* **RECORDS TO PROCESS**
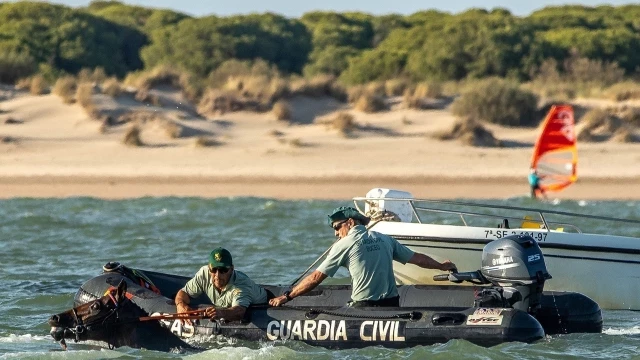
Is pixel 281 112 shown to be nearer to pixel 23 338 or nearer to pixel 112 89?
pixel 112 89

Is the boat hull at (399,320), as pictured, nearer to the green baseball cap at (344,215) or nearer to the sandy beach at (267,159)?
the green baseball cap at (344,215)

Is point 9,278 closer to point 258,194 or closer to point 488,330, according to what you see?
point 488,330

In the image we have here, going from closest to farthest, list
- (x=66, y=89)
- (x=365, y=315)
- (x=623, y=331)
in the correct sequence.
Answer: (x=365, y=315)
(x=623, y=331)
(x=66, y=89)

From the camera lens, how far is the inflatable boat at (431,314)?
32.9ft

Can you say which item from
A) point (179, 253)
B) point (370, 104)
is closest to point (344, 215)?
point (179, 253)

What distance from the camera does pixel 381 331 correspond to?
10.1m

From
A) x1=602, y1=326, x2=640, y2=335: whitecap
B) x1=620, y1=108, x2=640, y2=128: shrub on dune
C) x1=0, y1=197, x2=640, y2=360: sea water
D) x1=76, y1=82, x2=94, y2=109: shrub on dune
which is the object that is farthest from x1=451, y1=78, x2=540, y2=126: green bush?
x1=602, y1=326, x2=640, y2=335: whitecap

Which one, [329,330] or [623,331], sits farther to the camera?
[623,331]

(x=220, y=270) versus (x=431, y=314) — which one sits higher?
(x=220, y=270)

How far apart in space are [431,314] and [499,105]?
21356 mm

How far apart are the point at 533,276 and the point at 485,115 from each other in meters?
20.6

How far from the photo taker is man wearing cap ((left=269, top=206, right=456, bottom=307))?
10.3 metres

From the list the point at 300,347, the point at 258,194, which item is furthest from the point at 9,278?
the point at 258,194

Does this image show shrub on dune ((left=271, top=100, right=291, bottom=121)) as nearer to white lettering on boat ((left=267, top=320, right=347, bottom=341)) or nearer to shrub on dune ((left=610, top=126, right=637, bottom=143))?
shrub on dune ((left=610, top=126, right=637, bottom=143))
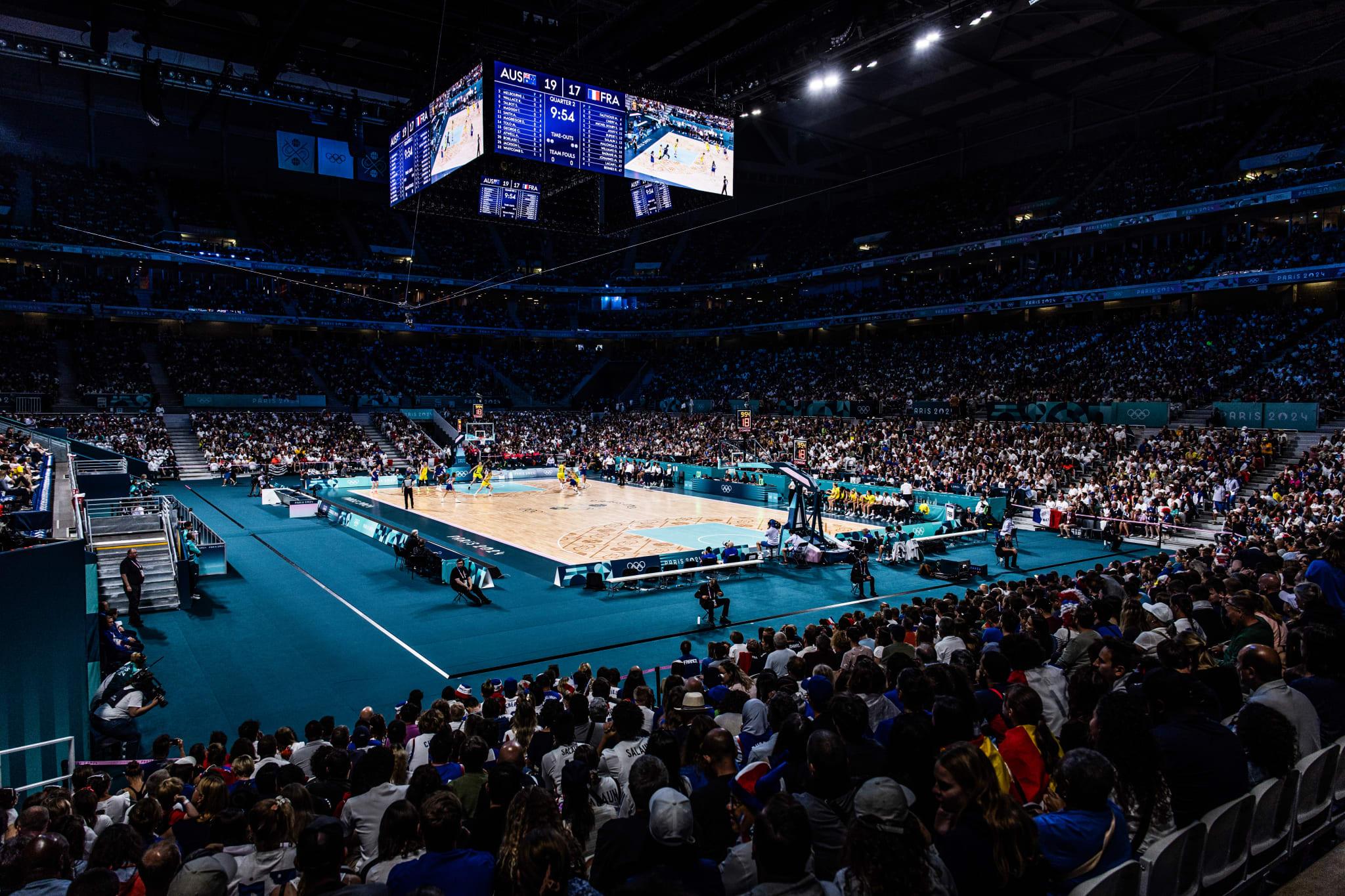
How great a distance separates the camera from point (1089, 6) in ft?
97.8

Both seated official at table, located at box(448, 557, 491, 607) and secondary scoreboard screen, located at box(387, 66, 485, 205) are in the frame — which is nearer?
seated official at table, located at box(448, 557, 491, 607)

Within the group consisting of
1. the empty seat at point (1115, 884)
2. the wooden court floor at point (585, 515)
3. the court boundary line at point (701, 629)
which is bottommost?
the court boundary line at point (701, 629)

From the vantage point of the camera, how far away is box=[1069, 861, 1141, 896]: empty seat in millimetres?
3453

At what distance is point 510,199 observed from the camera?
2767cm

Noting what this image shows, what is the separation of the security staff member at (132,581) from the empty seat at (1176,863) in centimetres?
1725

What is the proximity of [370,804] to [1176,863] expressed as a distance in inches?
175

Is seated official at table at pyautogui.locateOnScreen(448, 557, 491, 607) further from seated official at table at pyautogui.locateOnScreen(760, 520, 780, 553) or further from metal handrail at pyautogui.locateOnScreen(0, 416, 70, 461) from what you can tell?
metal handrail at pyautogui.locateOnScreen(0, 416, 70, 461)

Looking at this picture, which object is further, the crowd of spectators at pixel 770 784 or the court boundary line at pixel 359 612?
the court boundary line at pixel 359 612

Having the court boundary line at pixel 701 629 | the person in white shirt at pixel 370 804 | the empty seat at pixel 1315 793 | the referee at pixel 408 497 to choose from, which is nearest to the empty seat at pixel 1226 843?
the empty seat at pixel 1315 793

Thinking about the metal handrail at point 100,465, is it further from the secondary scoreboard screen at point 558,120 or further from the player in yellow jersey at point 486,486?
the secondary scoreboard screen at point 558,120

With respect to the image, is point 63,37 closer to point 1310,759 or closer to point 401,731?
point 401,731

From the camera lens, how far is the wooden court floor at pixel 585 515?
24.2 m

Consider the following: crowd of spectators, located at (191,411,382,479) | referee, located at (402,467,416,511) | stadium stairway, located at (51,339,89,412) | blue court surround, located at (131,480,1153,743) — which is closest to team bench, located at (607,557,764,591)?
blue court surround, located at (131,480,1153,743)

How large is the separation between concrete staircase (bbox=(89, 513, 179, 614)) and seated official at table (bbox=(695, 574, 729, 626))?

* **PROBLEM TO WORK ON**
Copy every entry above word for word, but leave out the pictures.

* **EXERCISE OUTPUT**
Is pixel 281 112 shown to be nearer to pixel 23 338 or nearer to pixel 112 89?
pixel 112 89

Is the boat hull at (399,320), as pictured, nearer to the green baseball cap at (344,215) or nearer to the sandy beach at (267,159)?
the green baseball cap at (344,215)

Is point 9,278 closer to point 258,194 or closer to point 488,330, according to what you see?
point 488,330

In the image we have here, going from closest to farthest, list
- (x=66, y=89)
- (x=365, y=315)
- (x=623, y=331)
in the correct sequence.
Answer: (x=365, y=315)
(x=623, y=331)
(x=66, y=89)

From the camera lens, how far is the inflatable boat at (431,314)?
32.9ft

Can you say which item from
A) point (179, 253)
B) point (370, 104)
is closest to point (344, 215)?
point (179, 253)

What distance from the camera does pixel 381 331 correspond to?
10.1m

From
A) x1=602, y1=326, x2=640, y2=335: whitecap
B) x1=620, y1=108, x2=640, y2=128: shrub on dune
C) x1=0, y1=197, x2=640, y2=360: sea water
D) x1=76, y1=82, x2=94, y2=109: shrub on dune
which is the object that is farthest from x1=451, y1=78, x2=540, y2=126: green bush?
x1=602, y1=326, x2=640, y2=335: whitecap

Which one, [329,330] or [623,331], sits farther to the camera?
[623,331]

(x=220, y=270) versus (x=431, y=314) — which one sits higher?
(x=220, y=270)

How far apart in space are [431,314] and [499,105]?
21356 mm

How far apart are the point at 533,276 and the point at 485,115 from each other in meters?
20.6

How far from the photo taker is man wearing cap ((left=269, top=206, right=456, bottom=307))?
10.3 metres

From the list the point at 300,347, the point at 258,194, which item is furthest from the point at 9,278?
the point at 258,194

Does this image show shrub on dune ((left=271, top=100, right=291, bottom=121)) as nearer to white lettering on boat ((left=267, top=320, right=347, bottom=341)) or nearer to shrub on dune ((left=610, top=126, right=637, bottom=143))?
shrub on dune ((left=610, top=126, right=637, bottom=143))
How great a distance separates the camera from point (1089, 6) in ft?
97.8

Both seated official at table, located at box(448, 557, 491, 607) and secondary scoreboard screen, located at box(387, 66, 485, 205) are in the frame — which is nearer?
seated official at table, located at box(448, 557, 491, 607)

Within the group consisting of
1. the empty seat at point (1115, 884)
2. the wooden court floor at point (585, 515)
3. the court boundary line at point (701, 629)
which is bottommost?
the court boundary line at point (701, 629)

From the vantage point of the camera, how far away is box=[1069, 861, 1141, 896]: empty seat in millimetres?
3453

At what distance is point 510,199 observed from the camera?
2767cm

Noting what this image shows, what is the separation of the security staff member at (132,581) from the empty seat at (1176,863) in centimetres?
1725

What is the proximity of [370,804] to [1176,863] expressed as a distance in inches?
175

Is seated official at table at pyautogui.locateOnScreen(448, 557, 491, 607) further from seated official at table at pyautogui.locateOnScreen(760, 520, 780, 553) or further from metal handrail at pyautogui.locateOnScreen(0, 416, 70, 461) from what you can tell?
metal handrail at pyautogui.locateOnScreen(0, 416, 70, 461)

Looking at this picture, which object is further, the crowd of spectators at pixel 770 784 or the court boundary line at pixel 359 612?
the court boundary line at pixel 359 612

Having the court boundary line at pixel 701 629 | the person in white shirt at pixel 370 804 | the empty seat at pixel 1315 793 | the referee at pixel 408 497 to choose from, which is nearest to the empty seat at pixel 1226 843?
the empty seat at pixel 1315 793

Thinking about the metal handrail at point 100,465, is it further from the secondary scoreboard screen at point 558,120 or further from the player in yellow jersey at point 486,486?
the secondary scoreboard screen at point 558,120

With respect to the image, is point 63,37 closer to point 1310,759 or closer to point 401,731?
point 401,731

From the camera lens, how far is the wooden court floor at pixel 585 515?
24.2 m

Consider the following: crowd of spectators, located at (191,411,382,479) | referee, located at (402,467,416,511) | stadium stairway, located at (51,339,89,412) | blue court surround, located at (131,480,1153,743) — which is closest to team bench, located at (607,557,764,591)?
blue court surround, located at (131,480,1153,743)

How large is the separation between concrete staircase (bbox=(89, 513, 179, 614)) and seated official at table (bbox=(695, 574, 729, 626))?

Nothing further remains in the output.